According to the service tax case summaries, under which category did the assessee in P Vinod Vs CST provide taxable service?
*** PASSAGE TO READ
SERVICE TAX
2018-TIOL-2228-CESTAT-MAD
P Vinod Vs CST
ST - The assessee, an individual was providing taxable service under the category of "Renting of Immovable Property" - For the period in dispute it received rental income &on which service tax was discharged by the assessee & acknowledged by the Revenue - However, SCN was issued but no reply was sent by the assessee - The Revenue confirmed the duty demand along with interest & penalties.
Held - The interest quantification is set aside, with directions to the adjudicating authority to verify the computation given by the assessee - Furthermore, the Revenue did not suspect the bonafides of the assessee in not remitting the service tax - In addition, the assessee paid nearly 80% of the tax amount before the issuance of SCN - Therefore, the assessee's is a fit case to invoke the provisions of Section 80 considering that the assessee did not contest the service tax liability and interest - The penalties imposed on the assessee are set aside - Hence the present appeal stands disposed of : CESTAT (Para 2, 4, 5, 6, 7) - Appeal disposed of: CHENNAI CESTAT
2018-TIOL-2227-CESTAT-DEL
CCE Vs PHG Hotels New Delhi Pvt Ltd
ST- The assessee is providing consultancy services under the description of Promotion, Marketing, Organizing or assisting in organizing games of chance including lottery - It applied for refund of Cenvat credit paid on input services under Rule 5 of CCR - While rejecting the claim, Revenue noticed that the refund was claimed against unutilized Cenvat credit of input services during period in dispute - However, the Commr. (A) allowed the refund claims partly two invoices but rejected against one invoice of 31.10.2015 - This application was filed beyond one year - The refunds were related to Cenvat credit of retainership fee, Chartered Accountant fee and provisional fee.
******
*** RECORD SET
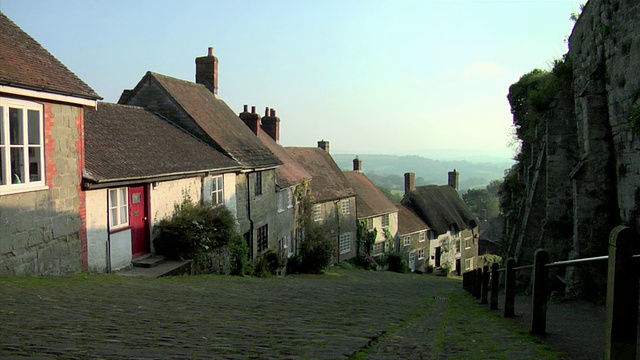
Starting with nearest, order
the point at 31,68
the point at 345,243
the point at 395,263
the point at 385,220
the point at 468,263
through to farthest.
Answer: the point at 31,68 → the point at 345,243 → the point at 395,263 → the point at 385,220 → the point at 468,263

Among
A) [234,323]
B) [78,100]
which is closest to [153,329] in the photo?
[234,323]

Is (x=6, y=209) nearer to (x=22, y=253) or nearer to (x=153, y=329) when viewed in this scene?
(x=22, y=253)

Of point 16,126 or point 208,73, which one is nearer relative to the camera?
point 16,126

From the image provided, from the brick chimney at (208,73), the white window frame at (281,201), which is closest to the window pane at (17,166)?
the white window frame at (281,201)

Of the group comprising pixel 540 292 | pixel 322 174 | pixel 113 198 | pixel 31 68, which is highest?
pixel 31 68

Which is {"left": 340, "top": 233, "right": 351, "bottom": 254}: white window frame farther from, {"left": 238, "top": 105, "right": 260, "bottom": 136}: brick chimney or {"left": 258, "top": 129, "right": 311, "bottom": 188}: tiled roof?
{"left": 238, "top": 105, "right": 260, "bottom": 136}: brick chimney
******
**SOLUTION TO THE PROBLEM:** Renting of Immovable Property